▸ **TEXT PROVIDED**
○ ○ ○ ○

Judge Dredd: Blaze of Glory

Judge Dredd: Blaze of Glory
Judge Dredd Blaze of Glory review
  • UK publisher / ISBN: 2000AD - 978-1-78618-483-2
  • Release date: 2022
  • UPC: 9781786184832
  • Contains adult content?: yes
  • Does this pass the Bechdel test?: no
  • Positive minority portrayal?: yes

With Al Ewing’s profile having been raised considerably by the depth and innovation of his Immortal Hulk series, a collection of his one and two part Judge Dredd stories certainly makes financial sense. The result is a really mixed bag as some are among his earliest 2000AD work, and others were only printed in the comic a year before this collection.

What the early strips show is that Ewing’s always had good ideas, and he’s picked up on the mixture of action and humour characterising the best stories by John Wagner and Alan Grant, who’re still the gold standard. However, the pacing and focus needed some work. Everything suddenly slots into place, though, with a story about Mega-City One’s equivalent of a waxworks. There’s a clever idea, pathos, humour, crime and Ewing with Leigh Gallagher achieve the impossible in making Adolf Hitler a sympathetic character.

○ ○ ○ ○

▸ **STATED GOAL 1**
In the Blaze of Glory review, whose best Judge Dredd stories are called the gold standard?
▸ **STATED GOAL 2**
Copy word for word the passage of the Blaze of Glory review from "What the early" to "a sympathetic character.".
The data is separate material, unrelated to the Blaze of Glory review.

○ ○ ○ ○

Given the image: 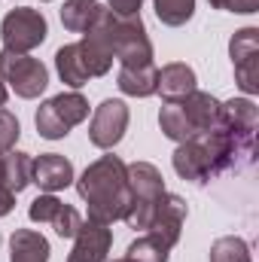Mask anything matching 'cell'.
Masks as SVG:
<instances>
[{"label": "cell", "mask_w": 259, "mask_h": 262, "mask_svg": "<svg viewBox=\"0 0 259 262\" xmlns=\"http://www.w3.org/2000/svg\"><path fill=\"white\" fill-rule=\"evenodd\" d=\"M76 192L89 204V220L92 223L113 226L116 220H125V213L131 207L125 162L119 156H101L98 162H92L79 174Z\"/></svg>", "instance_id": "cell-1"}, {"label": "cell", "mask_w": 259, "mask_h": 262, "mask_svg": "<svg viewBox=\"0 0 259 262\" xmlns=\"http://www.w3.org/2000/svg\"><path fill=\"white\" fill-rule=\"evenodd\" d=\"M125 174H128V192H131V207L125 213V223L131 229H143L146 232L153 207H156L159 195L165 192V177H162V171L153 162L125 165Z\"/></svg>", "instance_id": "cell-2"}, {"label": "cell", "mask_w": 259, "mask_h": 262, "mask_svg": "<svg viewBox=\"0 0 259 262\" xmlns=\"http://www.w3.org/2000/svg\"><path fill=\"white\" fill-rule=\"evenodd\" d=\"M46 34H49V25H46V15L40 9L18 6V9H9L3 15V21H0L3 49L15 52V55H28L31 49L43 46Z\"/></svg>", "instance_id": "cell-3"}, {"label": "cell", "mask_w": 259, "mask_h": 262, "mask_svg": "<svg viewBox=\"0 0 259 262\" xmlns=\"http://www.w3.org/2000/svg\"><path fill=\"white\" fill-rule=\"evenodd\" d=\"M0 79L6 82V89H12L18 98L31 101L40 98L49 85V70L43 61L31 58V55H15V52H0Z\"/></svg>", "instance_id": "cell-4"}, {"label": "cell", "mask_w": 259, "mask_h": 262, "mask_svg": "<svg viewBox=\"0 0 259 262\" xmlns=\"http://www.w3.org/2000/svg\"><path fill=\"white\" fill-rule=\"evenodd\" d=\"M113 55L122 67H146L153 64V43L146 37L143 18L140 15H116L113 21Z\"/></svg>", "instance_id": "cell-5"}, {"label": "cell", "mask_w": 259, "mask_h": 262, "mask_svg": "<svg viewBox=\"0 0 259 262\" xmlns=\"http://www.w3.org/2000/svg\"><path fill=\"white\" fill-rule=\"evenodd\" d=\"M229 55L235 64V82L244 95L259 92V28H241L229 40Z\"/></svg>", "instance_id": "cell-6"}, {"label": "cell", "mask_w": 259, "mask_h": 262, "mask_svg": "<svg viewBox=\"0 0 259 262\" xmlns=\"http://www.w3.org/2000/svg\"><path fill=\"white\" fill-rule=\"evenodd\" d=\"M183 223H186V201L180 195H174V192H162L156 207H153L146 235L171 250L180 241V235H183Z\"/></svg>", "instance_id": "cell-7"}, {"label": "cell", "mask_w": 259, "mask_h": 262, "mask_svg": "<svg viewBox=\"0 0 259 262\" xmlns=\"http://www.w3.org/2000/svg\"><path fill=\"white\" fill-rule=\"evenodd\" d=\"M128 128V107L125 101H116V98H107L101 107H95V116L89 122V140L98 146V149H113Z\"/></svg>", "instance_id": "cell-8"}, {"label": "cell", "mask_w": 259, "mask_h": 262, "mask_svg": "<svg viewBox=\"0 0 259 262\" xmlns=\"http://www.w3.org/2000/svg\"><path fill=\"white\" fill-rule=\"evenodd\" d=\"M171 162H174V171L189 183H207L213 177V162H210V152H207V143L201 134L177 143Z\"/></svg>", "instance_id": "cell-9"}, {"label": "cell", "mask_w": 259, "mask_h": 262, "mask_svg": "<svg viewBox=\"0 0 259 262\" xmlns=\"http://www.w3.org/2000/svg\"><path fill=\"white\" fill-rule=\"evenodd\" d=\"M113 247V232L101 223H82L76 238H73V250L67 262H107V253Z\"/></svg>", "instance_id": "cell-10"}, {"label": "cell", "mask_w": 259, "mask_h": 262, "mask_svg": "<svg viewBox=\"0 0 259 262\" xmlns=\"http://www.w3.org/2000/svg\"><path fill=\"white\" fill-rule=\"evenodd\" d=\"M43 192H61L73 183V165L70 159L58 156V152H43L40 159H34V180Z\"/></svg>", "instance_id": "cell-11"}, {"label": "cell", "mask_w": 259, "mask_h": 262, "mask_svg": "<svg viewBox=\"0 0 259 262\" xmlns=\"http://www.w3.org/2000/svg\"><path fill=\"white\" fill-rule=\"evenodd\" d=\"M180 104V110H183V116L189 119V125L195 128V134H201V131H210L220 125V101L210 95V92H189L183 101H177Z\"/></svg>", "instance_id": "cell-12"}, {"label": "cell", "mask_w": 259, "mask_h": 262, "mask_svg": "<svg viewBox=\"0 0 259 262\" xmlns=\"http://www.w3.org/2000/svg\"><path fill=\"white\" fill-rule=\"evenodd\" d=\"M195 70L189 64H183V61H171V64H165L159 70V85H156V92L165 98V104H177V101H183L189 92H195Z\"/></svg>", "instance_id": "cell-13"}, {"label": "cell", "mask_w": 259, "mask_h": 262, "mask_svg": "<svg viewBox=\"0 0 259 262\" xmlns=\"http://www.w3.org/2000/svg\"><path fill=\"white\" fill-rule=\"evenodd\" d=\"M49 241L34 229H15L9 238V262H49Z\"/></svg>", "instance_id": "cell-14"}, {"label": "cell", "mask_w": 259, "mask_h": 262, "mask_svg": "<svg viewBox=\"0 0 259 262\" xmlns=\"http://www.w3.org/2000/svg\"><path fill=\"white\" fill-rule=\"evenodd\" d=\"M116 85H119L122 95H131V98H149V95H156V85H159V67L156 64L119 67Z\"/></svg>", "instance_id": "cell-15"}, {"label": "cell", "mask_w": 259, "mask_h": 262, "mask_svg": "<svg viewBox=\"0 0 259 262\" xmlns=\"http://www.w3.org/2000/svg\"><path fill=\"white\" fill-rule=\"evenodd\" d=\"M259 122V110L250 98H232L226 104H220V125L232 131H244V134H253Z\"/></svg>", "instance_id": "cell-16"}, {"label": "cell", "mask_w": 259, "mask_h": 262, "mask_svg": "<svg viewBox=\"0 0 259 262\" xmlns=\"http://www.w3.org/2000/svg\"><path fill=\"white\" fill-rule=\"evenodd\" d=\"M55 70H58L61 82L70 85L73 92H76V89H82V85L92 79V76H89V70H85V61H82L79 43H67V46H61V49L55 52Z\"/></svg>", "instance_id": "cell-17"}, {"label": "cell", "mask_w": 259, "mask_h": 262, "mask_svg": "<svg viewBox=\"0 0 259 262\" xmlns=\"http://www.w3.org/2000/svg\"><path fill=\"white\" fill-rule=\"evenodd\" d=\"M34 180V159L28 152H18V149H6L3 152V183L9 192H21L28 189Z\"/></svg>", "instance_id": "cell-18"}, {"label": "cell", "mask_w": 259, "mask_h": 262, "mask_svg": "<svg viewBox=\"0 0 259 262\" xmlns=\"http://www.w3.org/2000/svg\"><path fill=\"white\" fill-rule=\"evenodd\" d=\"M101 12H104V6L98 0H64V6H61V25H64L67 31H73V34H85L98 21Z\"/></svg>", "instance_id": "cell-19"}, {"label": "cell", "mask_w": 259, "mask_h": 262, "mask_svg": "<svg viewBox=\"0 0 259 262\" xmlns=\"http://www.w3.org/2000/svg\"><path fill=\"white\" fill-rule=\"evenodd\" d=\"M49 104H52V110L58 113V119L64 122L67 128H73V125L89 119V101L79 92H61V95L49 98Z\"/></svg>", "instance_id": "cell-20"}, {"label": "cell", "mask_w": 259, "mask_h": 262, "mask_svg": "<svg viewBox=\"0 0 259 262\" xmlns=\"http://www.w3.org/2000/svg\"><path fill=\"white\" fill-rule=\"evenodd\" d=\"M159 128H162V134H165L168 140H174V143H183V140L195 137V128L189 125V119L183 116L180 104H165V107H162V113H159Z\"/></svg>", "instance_id": "cell-21"}, {"label": "cell", "mask_w": 259, "mask_h": 262, "mask_svg": "<svg viewBox=\"0 0 259 262\" xmlns=\"http://www.w3.org/2000/svg\"><path fill=\"white\" fill-rule=\"evenodd\" d=\"M156 15L168 28H180L195 15V0H153Z\"/></svg>", "instance_id": "cell-22"}, {"label": "cell", "mask_w": 259, "mask_h": 262, "mask_svg": "<svg viewBox=\"0 0 259 262\" xmlns=\"http://www.w3.org/2000/svg\"><path fill=\"white\" fill-rule=\"evenodd\" d=\"M210 262H253V259H250V247H247L244 238L226 235V238H217L213 241Z\"/></svg>", "instance_id": "cell-23"}, {"label": "cell", "mask_w": 259, "mask_h": 262, "mask_svg": "<svg viewBox=\"0 0 259 262\" xmlns=\"http://www.w3.org/2000/svg\"><path fill=\"white\" fill-rule=\"evenodd\" d=\"M168 253H171V250H168L165 244H159L156 238L143 235V238H137V241L128 244L125 259L128 262H168Z\"/></svg>", "instance_id": "cell-24"}, {"label": "cell", "mask_w": 259, "mask_h": 262, "mask_svg": "<svg viewBox=\"0 0 259 262\" xmlns=\"http://www.w3.org/2000/svg\"><path fill=\"white\" fill-rule=\"evenodd\" d=\"M34 122H37V131H40V137H46V140H61L70 134L64 122L58 119V113L52 110V104L49 101H43L40 104V110H37V116H34Z\"/></svg>", "instance_id": "cell-25"}, {"label": "cell", "mask_w": 259, "mask_h": 262, "mask_svg": "<svg viewBox=\"0 0 259 262\" xmlns=\"http://www.w3.org/2000/svg\"><path fill=\"white\" fill-rule=\"evenodd\" d=\"M61 198H55L52 192H46V195H40V198H34L31 201V207H28V216L34 220V223H52L55 220V213L61 210Z\"/></svg>", "instance_id": "cell-26"}, {"label": "cell", "mask_w": 259, "mask_h": 262, "mask_svg": "<svg viewBox=\"0 0 259 262\" xmlns=\"http://www.w3.org/2000/svg\"><path fill=\"white\" fill-rule=\"evenodd\" d=\"M82 223H85V220L79 216V210H73L70 204H61V210H58L55 220H52V229H55L61 238H76V232H79Z\"/></svg>", "instance_id": "cell-27"}, {"label": "cell", "mask_w": 259, "mask_h": 262, "mask_svg": "<svg viewBox=\"0 0 259 262\" xmlns=\"http://www.w3.org/2000/svg\"><path fill=\"white\" fill-rule=\"evenodd\" d=\"M18 134H21L18 119H15L6 107H0V152L12 149V146H15V140H18Z\"/></svg>", "instance_id": "cell-28"}, {"label": "cell", "mask_w": 259, "mask_h": 262, "mask_svg": "<svg viewBox=\"0 0 259 262\" xmlns=\"http://www.w3.org/2000/svg\"><path fill=\"white\" fill-rule=\"evenodd\" d=\"M113 15H140V3L143 0H107Z\"/></svg>", "instance_id": "cell-29"}, {"label": "cell", "mask_w": 259, "mask_h": 262, "mask_svg": "<svg viewBox=\"0 0 259 262\" xmlns=\"http://www.w3.org/2000/svg\"><path fill=\"white\" fill-rule=\"evenodd\" d=\"M259 9V0H229L226 12H241V15H250Z\"/></svg>", "instance_id": "cell-30"}, {"label": "cell", "mask_w": 259, "mask_h": 262, "mask_svg": "<svg viewBox=\"0 0 259 262\" xmlns=\"http://www.w3.org/2000/svg\"><path fill=\"white\" fill-rule=\"evenodd\" d=\"M12 204H15V192H9L6 183H0V216H6L12 210Z\"/></svg>", "instance_id": "cell-31"}, {"label": "cell", "mask_w": 259, "mask_h": 262, "mask_svg": "<svg viewBox=\"0 0 259 262\" xmlns=\"http://www.w3.org/2000/svg\"><path fill=\"white\" fill-rule=\"evenodd\" d=\"M6 98H9V89H6V82H3V79H0V107H3V104H6Z\"/></svg>", "instance_id": "cell-32"}, {"label": "cell", "mask_w": 259, "mask_h": 262, "mask_svg": "<svg viewBox=\"0 0 259 262\" xmlns=\"http://www.w3.org/2000/svg\"><path fill=\"white\" fill-rule=\"evenodd\" d=\"M210 6H213V9H226V6H229V0H210Z\"/></svg>", "instance_id": "cell-33"}, {"label": "cell", "mask_w": 259, "mask_h": 262, "mask_svg": "<svg viewBox=\"0 0 259 262\" xmlns=\"http://www.w3.org/2000/svg\"><path fill=\"white\" fill-rule=\"evenodd\" d=\"M0 183H3V152H0Z\"/></svg>", "instance_id": "cell-34"}, {"label": "cell", "mask_w": 259, "mask_h": 262, "mask_svg": "<svg viewBox=\"0 0 259 262\" xmlns=\"http://www.w3.org/2000/svg\"><path fill=\"white\" fill-rule=\"evenodd\" d=\"M113 262H128V259H125V256H122V259H113Z\"/></svg>", "instance_id": "cell-35"}, {"label": "cell", "mask_w": 259, "mask_h": 262, "mask_svg": "<svg viewBox=\"0 0 259 262\" xmlns=\"http://www.w3.org/2000/svg\"><path fill=\"white\" fill-rule=\"evenodd\" d=\"M43 3H46V0H43Z\"/></svg>", "instance_id": "cell-36"}]
</instances>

○ ○ ○ ○

▸ **FULL RESPONSE 1**
John Wagner and Alan Grant

▸ **FULL RESPONSE 2**
What the early strips show is that Ewing’s always had good ideas, and he’s picked up on the mixture of action and humour characterising the best stories by John Wagner and Alan Grant, who’re still the gold standard. However, the pacing and focus needed some work. Everything suddenly slots into place, though, with a story about Mega-City One’s equivalent of a waxworks. There’s a clever idea, pathos, humour, crime and Ewing with Leigh Gallagher achieve the impossible in making Adolf Hitler a sympathetic character.